* Directions *
Identify each line below containing the string "custom" and copy it.

* Material to process *
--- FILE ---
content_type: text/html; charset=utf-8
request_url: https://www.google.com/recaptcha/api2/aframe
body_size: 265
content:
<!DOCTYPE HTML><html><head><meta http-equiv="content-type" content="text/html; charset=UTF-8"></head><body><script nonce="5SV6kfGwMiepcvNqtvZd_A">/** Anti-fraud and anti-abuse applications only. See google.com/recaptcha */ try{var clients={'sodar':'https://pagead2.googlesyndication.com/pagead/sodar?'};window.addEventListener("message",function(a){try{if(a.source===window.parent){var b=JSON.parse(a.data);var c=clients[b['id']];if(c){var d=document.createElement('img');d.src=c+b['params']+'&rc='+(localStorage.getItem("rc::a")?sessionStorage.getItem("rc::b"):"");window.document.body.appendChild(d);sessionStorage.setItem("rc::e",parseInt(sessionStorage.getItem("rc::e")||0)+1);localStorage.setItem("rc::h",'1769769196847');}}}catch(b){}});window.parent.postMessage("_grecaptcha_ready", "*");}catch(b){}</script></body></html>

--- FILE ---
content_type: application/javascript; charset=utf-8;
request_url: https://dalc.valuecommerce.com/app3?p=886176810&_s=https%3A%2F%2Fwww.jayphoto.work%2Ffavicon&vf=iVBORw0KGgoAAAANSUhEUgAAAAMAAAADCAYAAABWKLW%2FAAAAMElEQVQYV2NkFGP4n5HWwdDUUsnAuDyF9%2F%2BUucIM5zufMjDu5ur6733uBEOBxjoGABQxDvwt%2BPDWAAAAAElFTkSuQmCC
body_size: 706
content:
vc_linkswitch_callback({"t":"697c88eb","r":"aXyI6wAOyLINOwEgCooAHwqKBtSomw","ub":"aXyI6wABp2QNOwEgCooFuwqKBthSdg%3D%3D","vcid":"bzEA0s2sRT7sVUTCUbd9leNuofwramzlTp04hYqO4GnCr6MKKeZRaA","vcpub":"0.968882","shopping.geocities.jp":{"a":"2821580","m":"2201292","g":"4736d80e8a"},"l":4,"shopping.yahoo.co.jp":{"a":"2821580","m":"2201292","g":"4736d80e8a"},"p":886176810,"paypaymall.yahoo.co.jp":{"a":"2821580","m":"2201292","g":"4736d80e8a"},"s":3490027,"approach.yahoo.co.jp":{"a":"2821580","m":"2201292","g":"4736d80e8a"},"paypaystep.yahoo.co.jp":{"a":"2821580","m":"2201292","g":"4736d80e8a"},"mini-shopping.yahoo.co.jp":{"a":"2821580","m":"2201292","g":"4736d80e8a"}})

==

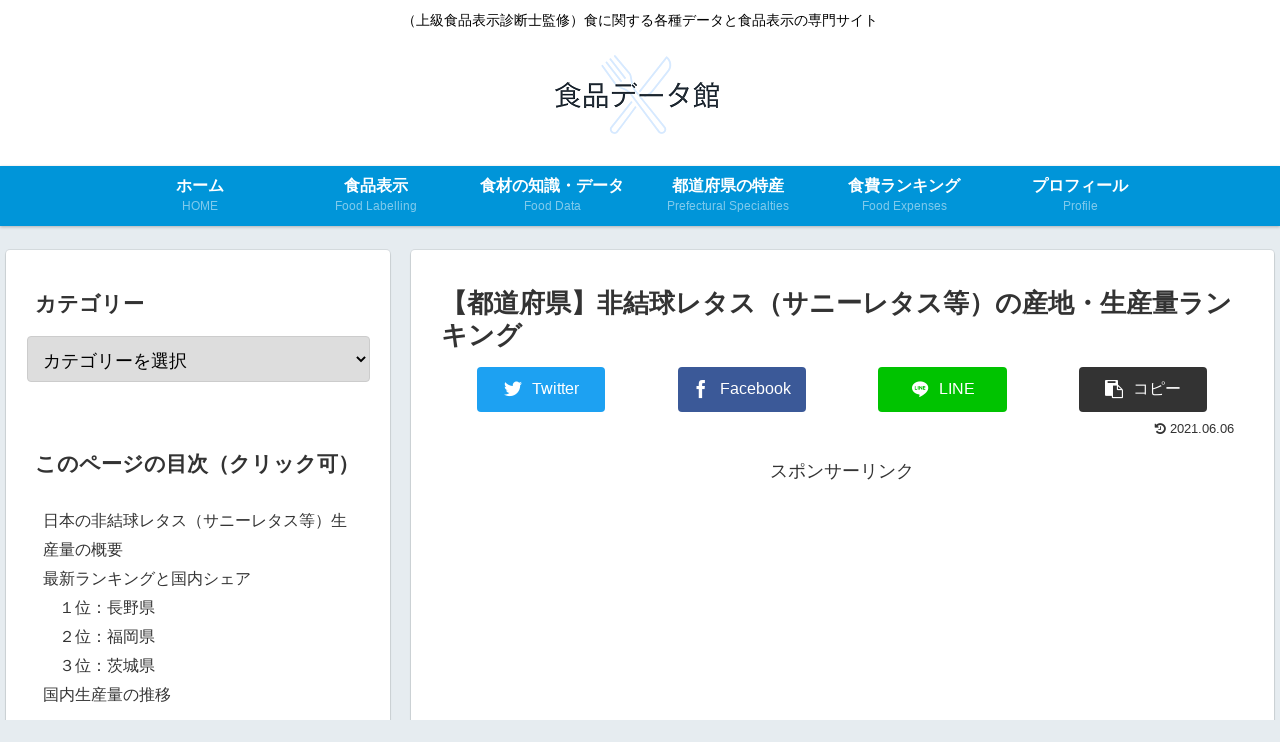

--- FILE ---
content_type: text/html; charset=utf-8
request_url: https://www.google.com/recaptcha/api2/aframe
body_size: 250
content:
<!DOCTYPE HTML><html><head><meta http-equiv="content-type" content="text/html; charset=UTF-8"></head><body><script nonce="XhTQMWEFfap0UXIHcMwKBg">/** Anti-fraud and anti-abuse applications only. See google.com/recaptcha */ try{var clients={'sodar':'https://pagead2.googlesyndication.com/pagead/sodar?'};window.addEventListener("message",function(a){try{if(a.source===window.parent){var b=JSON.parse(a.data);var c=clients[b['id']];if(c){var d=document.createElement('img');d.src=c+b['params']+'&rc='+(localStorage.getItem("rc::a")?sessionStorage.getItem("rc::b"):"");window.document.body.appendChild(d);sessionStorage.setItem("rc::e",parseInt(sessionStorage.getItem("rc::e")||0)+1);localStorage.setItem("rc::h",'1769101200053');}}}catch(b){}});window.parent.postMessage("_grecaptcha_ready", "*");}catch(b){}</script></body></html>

==

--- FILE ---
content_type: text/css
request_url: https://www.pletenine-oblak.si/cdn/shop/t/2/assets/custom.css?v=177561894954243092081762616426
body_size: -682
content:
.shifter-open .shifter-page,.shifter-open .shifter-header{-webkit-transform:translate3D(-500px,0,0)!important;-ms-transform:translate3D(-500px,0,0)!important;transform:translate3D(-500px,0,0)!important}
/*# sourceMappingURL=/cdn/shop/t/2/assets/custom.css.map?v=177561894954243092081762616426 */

* Solution for this task *
request_url: https://www.pletenine-oblak.si/cdn/shop/t/2/assets/custom.css?v=177561894954243092081762616426
/*# sourceMappingURL=/cdn/shop/t/2/assets/custom.css.map?v=177561894954243092081762616426 */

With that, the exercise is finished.